Department of Physics, State Key Laboratory of Optoelectronic Materials and Technologies, Sun Yat-sen University, Guangzhou 510275, China.
Guangdong Institute for Drug Control, Guangzhou 510663, China.
Spectrochim Acta A Mol Biomol Spectrosc. 2022 Apr 15;271:120936. doi: 10.1016/j.saa.2022.120936. Epub 2022 Jan 29.
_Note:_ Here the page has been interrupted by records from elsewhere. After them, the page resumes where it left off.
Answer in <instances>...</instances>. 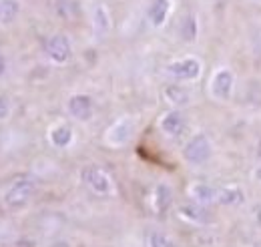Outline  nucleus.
<instances>
[{
  "instance_id": "f257e3e1",
  "label": "nucleus",
  "mask_w": 261,
  "mask_h": 247,
  "mask_svg": "<svg viewBox=\"0 0 261 247\" xmlns=\"http://www.w3.org/2000/svg\"><path fill=\"white\" fill-rule=\"evenodd\" d=\"M36 191V183L29 177H22V179H16L12 181L8 189L4 191V205L10 207V209H20L22 205H27L31 201V197Z\"/></svg>"
},
{
  "instance_id": "f03ea898",
  "label": "nucleus",
  "mask_w": 261,
  "mask_h": 247,
  "mask_svg": "<svg viewBox=\"0 0 261 247\" xmlns=\"http://www.w3.org/2000/svg\"><path fill=\"white\" fill-rule=\"evenodd\" d=\"M185 159L191 163V165H203L209 161L211 157V143L205 135H195L187 145H185Z\"/></svg>"
},
{
  "instance_id": "7ed1b4c3",
  "label": "nucleus",
  "mask_w": 261,
  "mask_h": 247,
  "mask_svg": "<svg viewBox=\"0 0 261 247\" xmlns=\"http://www.w3.org/2000/svg\"><path fill=\"white\" fill-rule=\"evenodd\" d=\"M167 72L179 81H193L201 72V64L195 59H183V61H175L167 66Z\"/></svg>"
},
{
  "instance_id": "20e7f679",
  "label": "nucleus",
  "mask_w": 261,
  "mask_h": 247,
  "mask_svg": "<svg viewBox=\"0 0 261 247\" xmlns=\"http://www.w3.org/2000/svg\"><path fill=\"white\" fill-rule=\"evenodd\" d=\"M83 179H85V183L91 187L95 193H98V195H107V193H111V189H113L111 177H109L102 169H98V167H89V169H85V171H83Z\"/></svg>"
},
{
  "instance_id": "39448f33",
  "label": "nucleus",
  "mask_w": 261,
  "mask_h": 247,
  "mask_svg": "<svg viewBox=\"0 0 261 247\" xmlns=\"http://www.w3.org/2000/svg\"><path fill=\"white\" fill-rule=\"evenodd\" d=\"M46 55L50 57V61L63 64L70 59V42L65 34H55L48 38L46 42Z\"/></svg>"
},
{
  "instance_id": "423d86ee",
  "label": "nucleus",
  "mask_w": 261,
  "mask_h": 247,
  "mask_svg": "<svg viewBox=\"0 0 261 247\" xmlns=\"http://www.w3.org/2000/svg\"><path fill=\"white\" fill-rule=\"evenodd\" d=\"M68 113L76 121H89L93 117V101L87 94H74L68 101Z\"/></svg>"
},
{
  "instance_id": "0eeeda50",
  "label": "nucleus",
  "mask_w": 261,
  "mask_h": 247,
  "mask_svg": "<svg viewBox=\"0 0 261 247\" xmlns=\"http://www.w3.org/2000/svg\"><path fill=\"white\" fill-rule=\"evenodd\" d=\"M189 195L191 199L199 203V205H213V203H219V187L213 185H205V183H197L189 189Z\"/></svg>"
},
{
  "instance_id": "6e6552de",
  "label": "nucleus",
  "mask_w": 261,
  "mask_h": 247,
  "mask_svg": "<svg viewBox=\"0 0 261 247\" xmlns=\"http://www.w3.org/2000/svg\"><path fill=\"white\" fill-rule=\"evenodd\" d=\"M233 91V75L229 70H219L215 77H213V83H211V93L215 98H221V101H227Z\"/></svg>"
},
{
  "instance_id": "1a4fd4ad",
  "label": "nucleus",
  "mask_w": 261,
  "mask_h": 247,
  "mask_svg": "<svg viewBox=\"0 0 261 247\" xmlns=\"http://www.w3.org/2000/svg\"><path fill=\"white\" fill-rule=\"evenodd\" d=\"M130 135H133V123H130L129 119H121L119 123H115L109 129L107 141L111 145H115V147H121V145H125L129 141Z\"/></svg>"
},
{
  "instance_id": "9d476101",
  "label": "nucleus",
  "mask_w": 261,
  "mask_h": 247,
  "mask_svg": "<svg viewBox=\"0 0 261 247\" xmlns=\"http://www.w3.org/2000/svg\"><path fill=\"white\" fill-rule=\"evenodd\" d=\"M187 129V121L179 111H171L161 119V131L169 137H179Z\"/></svg>"
},
{
  "instance_id": "9b49d317",
  "label": "nucleus",
  "mask_w": 261,
  "mask_h": 247,
  "mask_svg": "<svg viewBox=\"0 0 261 247\" xmlns=\"http://www.w3.org/2000/svg\"><path fill=\"white\" fill-rule=\"evenodd\" d=\"M179 213H181L183 219H187V221H191V223H197V225H203V223L209 221V211H207L203 205H199V203L181 205Z\"/></svg>"
},
{
  "instance_id": "f8f14e48",
  "label": "nucleus",
  "mask_w": 261,
  "mask_h": 247,
  "mask_svg": "<svg viewBox=\"0 0 261 247\" xmlns=\"http://www.w3.org/2000/svg\"><path fill=\"white\" fill-rule=\"evenodd\" d=\"M245 195L241 187H219V205H239Z\"/></svg>"
},
{
  "instance_id": "ddd939ff",
  "label": "nucleus",
  "mask_w": 261,
  "mask_h": 247,
  "mask_svg": "<svg viewBox=\"0 0 261 247\" xmlns=\"http://www.w3.org/2000/svg\"><path fill=\"white\" fill-rule=\"evenodd\" d=\"M167 12H169V0H153L149 8V20L155 27H161L167 18Z\"/></svg>"
},
{
  "instance_id": "4468645a",
  "label": "nucleus",
  "mask_w": 261,
  "mask_h": 247,
  "mask_svg": "<svg viewBox=\"0 0 261 247\" xmlns=\"http://www.w3.org/2000/svg\"><path fill=\"white\" fill-rule=\"evenodd\" d=\"M18 0H0V24H10L18 14Z\"/></svg>"
},
{
  "instance_id": "2eb2a0df",
  "label": "nucleus",
  "mask_w": 261,
  "mask_h": 247,
  "mask_svg": "<svg viewBox=\"0 0 261 247\" xmlns=\"http://www.w3.org/2000/svg\"><path fill=\"white\" fill-rule=\"evenodd\" d=\"M171 199H173V193L167 185H159L155 189V197H153V205L159 213H165L171 205Z\"/></svg>"
},
{
  "instance_id": "dca6fc26",
  "label": "nucleus",
  "mask_w": 261,
  "mask_h": 247,
  "mask_svg": "<svg viewBox=\"0 0 261 247\" xmlns=\"http://www.w3.org/2000/svg\"><path fill=\"white\" fill-rule=\"evenodd\" d=\"M163 96L169 105H175V107H183L189 103V93L181 87H167Z\"/></svg>"
},
{
  "instance_id": "f3484780",
  "label": "nucleus",
  "mask_w": 261,
  "mask_h": 247,
  "mask_svg": "<svg viewBox=\"0 0 261 247\" xmlns=\"http://www.w3.org/2000/svg\"><path fill=\"white\" fill-rule=\"evenodd\" d=\"M109 29H111V24H109L107 8L105 6H97L95 8V34L100 38V36H105L109 32Z\"/></svg>"
},
{
  "instance_id": "a211bd4d",
  "label": "nucleus",
  "mask_w": 261,
  "mask_h": 247,
  "mask_svg": "<svg viewBox=\"0 0 261 247\" xmlns=\"http://www.w3.org/2000/svg\"><path fill=\"white\" fill-rule=\"evenodd\" d=\"M50 141H53V145H57V147H66V145L72 141V131H70V127L61 125V127L53 129Z\"/></svg>"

The feasibility of identifying geographical origin and storage age of tangerine peel was explored by using a handheld near-infrared (NIR) spectrometer combined with machine learning. A handheld NIR spectrometer (900-1700 nm) was used to scan the outer surface of tangerine peel and collect the corresponding NIR diffuse reflectance spectra. Principal component analysis (PCA) combined with Mahalanobis distance were used to detect outliers. The accuracies of all models in the anomaly set were much lower than that in calibration set and test set, indicating that the outliers were effectively identified. After removing the outliers, in order to initially explore the clustering characteristics of tangerine peels, PCA was performed on tangerine peels from different origins and the same origin with different storage ages. The results showed that the tangerine peels from the same origin or the same storage age had the potential to cluster, indicating that the spectral data of the same origin or the same storage age had a certain similarity, which laid the foundation for subsequent modeling and identification. However, there were quite a few samples with different origins or different storage ages overlapped and could not be distinguished from each other. In order to achieve qualitative identification of origin and storage age, Savitzky-Golay convolution smoothing with first derivative (SGFD) and standard normal variate (SNV) were used to preprocess the raw spectra. Random forest (RF), K-nearest neighbor (KNN) and linear discriminant analysis (LDA) were used to establish the discriminant model. The results showed that SGFD-LDA could accurately distinguish the origin and storage age of tangerine peel at the same time. The origin identification accuracy was 96.99%. The storage age identification accuracy was 100% for Guangdong tangerine peel and 97.15% for Sichuan tangerine peel. This indicated that the near-infrared spectroscopy (NIRS) combine with machine learning can simultaneously and rapidly identify the origin and storage age of tangerine peel on site.
利用手持式近红外(NIR)光谱仪结合机器学习,探索了识别蜜橘皮产地和贮藏年龄的可行性。使用手持式 NIR 光谱仪(900-1700nm)扫描蜜橘皮的外表面并采集相应的 NIR 漫反射光谱。主成分分析(PCA)结合马氏距离用于检测异常值。异常值集中所有模型的准确率均明显低于校正集和测试集,表明异常值得到了有效识别。去除异常值后,为了初步探索蜜橘皮的聚类特征,对来自不同产地和同一产地不同贮藏年龄的蜜橘皮进行 PCA 分析。结果表明,来自同一产地或同一贮藏年龄的蜜橘皮具有聚类的潜力,表明同一产地或同一贮藏年龄的光谱数据具有一定的相似性,为后续建模和识别奠定了基础。然而,仍有相当多的来自不同产地或不同贮藏年龄的样本重叠,无法相互区分。为了实现对产地和贮藏年龄的定性识别,对原始光谱进行了 Savitzky-Golay 卷积平滑一阶导数(SGFD)和标准正态变量(SNV)预处理。随机森林(RF)、K-最近邻(KNN)和线性判别分析(LDA)用于建立判别模型。结果表明,SGFD-LDA 可以同时准确区分蜜橘皮的产地和贮藏年龄。产地识别准确率为 96.99%。广东蜜橘皮的贮藏年龄识别准确率为 100%,四川蜜橘皮的贮藏年龄识别准确率为 97.15%。这表明近红外光谱(NIRS)结合机器学习可以实现现场快速同步识别蜜橘皮的产地和贮藏年龄。